Neodymium, strontium and chromium isotopic studies of the LEW86010 and Angra dos Reis meteorites and the chronology of the angrite parent body

Abstract

Abstract— Neodymium, strontium, and chromium isotopic studies of the LEW86010 angrite established its absolute age and the formation interval between its crystallization and condensation of Allende CAIs from the solar nebula. Pyroxene and phosphate were found to contain ∼98% of its Sm and Nd inventory.
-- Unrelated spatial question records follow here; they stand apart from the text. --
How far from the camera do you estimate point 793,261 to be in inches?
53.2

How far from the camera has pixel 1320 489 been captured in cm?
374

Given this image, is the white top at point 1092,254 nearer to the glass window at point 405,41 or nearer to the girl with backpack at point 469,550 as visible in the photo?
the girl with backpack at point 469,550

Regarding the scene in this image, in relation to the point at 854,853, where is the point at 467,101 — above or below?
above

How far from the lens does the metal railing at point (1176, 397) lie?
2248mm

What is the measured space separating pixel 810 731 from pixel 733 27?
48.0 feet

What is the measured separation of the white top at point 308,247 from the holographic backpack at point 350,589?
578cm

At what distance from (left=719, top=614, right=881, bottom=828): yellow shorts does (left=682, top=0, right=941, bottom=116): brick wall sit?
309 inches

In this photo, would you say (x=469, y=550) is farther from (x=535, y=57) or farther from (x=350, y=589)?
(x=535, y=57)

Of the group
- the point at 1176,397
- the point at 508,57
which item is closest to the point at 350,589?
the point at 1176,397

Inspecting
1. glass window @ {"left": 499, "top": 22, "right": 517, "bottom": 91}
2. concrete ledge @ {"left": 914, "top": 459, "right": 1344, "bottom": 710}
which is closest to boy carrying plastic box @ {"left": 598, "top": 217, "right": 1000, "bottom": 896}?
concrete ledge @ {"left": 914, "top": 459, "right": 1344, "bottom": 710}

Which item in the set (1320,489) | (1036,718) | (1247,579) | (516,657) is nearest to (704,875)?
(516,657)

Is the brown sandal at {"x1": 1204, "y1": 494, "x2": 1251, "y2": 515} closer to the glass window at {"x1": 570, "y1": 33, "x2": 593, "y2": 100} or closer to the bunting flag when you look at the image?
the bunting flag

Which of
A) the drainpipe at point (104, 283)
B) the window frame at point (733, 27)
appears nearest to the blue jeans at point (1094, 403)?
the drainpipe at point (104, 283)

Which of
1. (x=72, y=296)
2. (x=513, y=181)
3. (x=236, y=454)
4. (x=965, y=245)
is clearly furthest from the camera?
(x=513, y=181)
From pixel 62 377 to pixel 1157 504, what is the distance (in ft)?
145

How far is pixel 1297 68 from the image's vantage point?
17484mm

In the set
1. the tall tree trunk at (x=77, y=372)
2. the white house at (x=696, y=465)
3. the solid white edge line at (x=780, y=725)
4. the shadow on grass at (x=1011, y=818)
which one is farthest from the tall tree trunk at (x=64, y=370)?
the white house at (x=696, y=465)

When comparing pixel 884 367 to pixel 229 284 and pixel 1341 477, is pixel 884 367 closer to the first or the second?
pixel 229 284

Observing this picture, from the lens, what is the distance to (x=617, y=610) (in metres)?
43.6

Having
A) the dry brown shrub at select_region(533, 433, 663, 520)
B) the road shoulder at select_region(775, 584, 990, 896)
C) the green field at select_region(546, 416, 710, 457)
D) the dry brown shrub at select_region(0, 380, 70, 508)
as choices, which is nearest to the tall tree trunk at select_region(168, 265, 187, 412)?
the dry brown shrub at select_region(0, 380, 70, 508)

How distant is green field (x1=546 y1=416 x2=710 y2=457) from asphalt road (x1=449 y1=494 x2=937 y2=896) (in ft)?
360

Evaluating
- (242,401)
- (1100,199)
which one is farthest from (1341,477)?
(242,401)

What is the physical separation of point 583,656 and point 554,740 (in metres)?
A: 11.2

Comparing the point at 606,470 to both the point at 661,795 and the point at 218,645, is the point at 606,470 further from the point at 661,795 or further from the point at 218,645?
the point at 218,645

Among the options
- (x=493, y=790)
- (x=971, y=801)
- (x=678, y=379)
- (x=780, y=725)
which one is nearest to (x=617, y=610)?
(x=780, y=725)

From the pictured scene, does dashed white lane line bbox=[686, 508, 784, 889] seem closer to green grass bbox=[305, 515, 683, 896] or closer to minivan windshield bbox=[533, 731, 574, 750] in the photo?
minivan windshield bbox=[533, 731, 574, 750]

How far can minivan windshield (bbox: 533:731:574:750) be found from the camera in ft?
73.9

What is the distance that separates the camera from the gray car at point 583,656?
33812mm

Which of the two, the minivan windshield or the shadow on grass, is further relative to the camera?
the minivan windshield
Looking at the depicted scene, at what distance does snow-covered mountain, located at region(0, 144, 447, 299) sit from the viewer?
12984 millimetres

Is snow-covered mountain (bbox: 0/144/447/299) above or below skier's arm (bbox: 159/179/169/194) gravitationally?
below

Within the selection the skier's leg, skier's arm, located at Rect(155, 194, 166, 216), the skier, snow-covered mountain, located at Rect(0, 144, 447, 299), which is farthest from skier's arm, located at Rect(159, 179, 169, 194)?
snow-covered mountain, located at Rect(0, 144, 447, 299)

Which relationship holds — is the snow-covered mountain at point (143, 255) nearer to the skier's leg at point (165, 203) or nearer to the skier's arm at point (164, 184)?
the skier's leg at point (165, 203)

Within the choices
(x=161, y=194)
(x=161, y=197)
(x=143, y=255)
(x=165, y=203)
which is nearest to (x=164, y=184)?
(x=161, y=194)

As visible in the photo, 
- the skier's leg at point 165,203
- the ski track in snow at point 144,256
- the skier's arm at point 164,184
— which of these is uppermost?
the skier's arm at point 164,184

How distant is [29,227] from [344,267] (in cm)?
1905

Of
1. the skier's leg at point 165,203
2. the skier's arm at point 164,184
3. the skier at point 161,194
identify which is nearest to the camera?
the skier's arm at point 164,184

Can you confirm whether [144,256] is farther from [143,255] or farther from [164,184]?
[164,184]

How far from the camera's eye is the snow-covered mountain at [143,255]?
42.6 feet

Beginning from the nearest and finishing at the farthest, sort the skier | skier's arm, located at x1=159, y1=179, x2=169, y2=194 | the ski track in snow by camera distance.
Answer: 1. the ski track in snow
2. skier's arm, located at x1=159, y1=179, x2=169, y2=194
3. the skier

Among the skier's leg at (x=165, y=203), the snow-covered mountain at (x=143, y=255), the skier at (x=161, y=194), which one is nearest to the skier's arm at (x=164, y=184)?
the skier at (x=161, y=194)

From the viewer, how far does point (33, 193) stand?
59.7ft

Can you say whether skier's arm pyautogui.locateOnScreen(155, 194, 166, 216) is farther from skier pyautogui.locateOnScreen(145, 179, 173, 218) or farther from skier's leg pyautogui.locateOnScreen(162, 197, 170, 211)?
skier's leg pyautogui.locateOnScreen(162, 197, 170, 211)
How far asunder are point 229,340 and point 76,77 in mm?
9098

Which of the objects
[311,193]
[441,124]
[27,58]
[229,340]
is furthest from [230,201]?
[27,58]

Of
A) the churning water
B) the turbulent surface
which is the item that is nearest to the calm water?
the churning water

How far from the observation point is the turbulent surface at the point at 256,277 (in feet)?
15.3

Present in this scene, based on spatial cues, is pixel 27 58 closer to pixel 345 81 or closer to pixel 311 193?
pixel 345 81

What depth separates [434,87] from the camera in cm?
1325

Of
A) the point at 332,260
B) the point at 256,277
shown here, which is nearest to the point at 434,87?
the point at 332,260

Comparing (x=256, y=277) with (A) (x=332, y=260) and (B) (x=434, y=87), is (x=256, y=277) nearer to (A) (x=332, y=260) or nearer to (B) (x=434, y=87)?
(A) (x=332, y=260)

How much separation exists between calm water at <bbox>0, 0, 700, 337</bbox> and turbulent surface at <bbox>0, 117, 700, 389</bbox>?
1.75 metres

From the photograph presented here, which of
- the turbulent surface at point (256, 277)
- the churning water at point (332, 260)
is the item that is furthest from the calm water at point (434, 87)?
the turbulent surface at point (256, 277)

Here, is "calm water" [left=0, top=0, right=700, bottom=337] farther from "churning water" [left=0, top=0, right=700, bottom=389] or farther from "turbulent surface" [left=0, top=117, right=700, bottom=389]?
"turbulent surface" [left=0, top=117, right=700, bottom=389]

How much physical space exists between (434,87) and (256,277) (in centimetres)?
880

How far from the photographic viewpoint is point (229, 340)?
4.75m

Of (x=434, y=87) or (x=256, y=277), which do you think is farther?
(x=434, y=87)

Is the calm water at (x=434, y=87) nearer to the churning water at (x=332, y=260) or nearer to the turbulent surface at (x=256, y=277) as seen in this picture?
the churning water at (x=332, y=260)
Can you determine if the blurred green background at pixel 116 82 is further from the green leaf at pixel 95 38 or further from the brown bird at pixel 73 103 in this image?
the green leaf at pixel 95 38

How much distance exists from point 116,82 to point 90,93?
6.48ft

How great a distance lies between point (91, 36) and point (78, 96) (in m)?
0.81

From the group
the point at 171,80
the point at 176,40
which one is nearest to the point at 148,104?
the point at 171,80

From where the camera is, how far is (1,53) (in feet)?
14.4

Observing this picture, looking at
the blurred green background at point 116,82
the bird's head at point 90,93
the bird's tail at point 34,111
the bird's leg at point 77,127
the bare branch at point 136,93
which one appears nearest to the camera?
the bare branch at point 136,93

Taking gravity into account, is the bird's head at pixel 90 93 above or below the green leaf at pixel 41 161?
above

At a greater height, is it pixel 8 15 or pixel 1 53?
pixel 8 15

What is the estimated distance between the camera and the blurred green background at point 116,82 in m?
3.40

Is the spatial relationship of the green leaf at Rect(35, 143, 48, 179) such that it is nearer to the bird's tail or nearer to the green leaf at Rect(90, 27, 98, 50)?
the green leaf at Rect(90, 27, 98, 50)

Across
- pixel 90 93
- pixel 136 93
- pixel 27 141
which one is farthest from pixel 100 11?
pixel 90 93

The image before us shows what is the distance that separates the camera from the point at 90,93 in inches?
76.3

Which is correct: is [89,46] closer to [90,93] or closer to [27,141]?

A conventional 147Sm‐143Nd isochron yielded an age of 4.53 ± 0.04 Ga (2 σ) and ∍143 Nd = 0.45 ± 1.1. An 146Sm‐142Nd isochron gives initial 146Sm/144Sm = 0.0076 ± 0.0009 and ∍143 Nd = −2.5 ± 0.4. The Rb‐Sr analyses give initial 87Sr/86Sr (I87Sr) = 0.698972 ± 8 and 0.698970 ± 18 for LEW and ADOR, respectively, relative to 87Sr/86Sr = 0.71025 for NBS987. The difference, ΔI87Sr, between I87Sr for the angrites and literature values for Allende CAIs, corresponds to ∼9 Ma of growth in a solar nebula with a CI chondrite value of 87Rb/86Sr = 0.91, or ∼5 Ma in a nebula with solar photospheric 87Rb/86Sr = 1.51. Excess 53Cr from extinct 53Mn (t1/2 = 3.7 Ma) in LEW86010 corresponds to initial 53Mn/55Mn = 1.44 ± 0.07 × 10−6 and closure to Cr isotopic homogenization 18.2 ± 1.7 Ma after formation of Allende inclusions, assuming initial 53Mn/55Mn = 4.4 ± 1.0 × 10−5 for the inclusions as previously reported by the Paris group (Birck and Allegre, 1988). The 146Sm/144Sm value found for LEW86010 corresponds to solar system initial (146Sm/144Sm)o = 0.0080 ± 0.0009 for crystallization 8 Ma after Allende, the difference between Pb‐Pb ages of angrites and Allende, or 0.0086 ± 0.0009 for crystallization 18 Ma after Allende, using the Mn‐Cr formation interval. The isotopic data are discussed in the context of a model in which an undifferentiated “chondritic” parent body formed from the solar nebula ∼2 Ma after Allende CAIs and subsequently underwent differentiation accompanied by loss of volatiles. Parent bodies with Rb/Sr similar to that of CI, CM, or CO chondrites could satisfy the Cr and Sr isotopic systematics. If the angrite parent body had Rb/Sr similar to that of CV meteorites, it would have to form slightly later, ∼2.6 Ma after the CAIs, to satisfy the Sr and Cr isotopic systematics.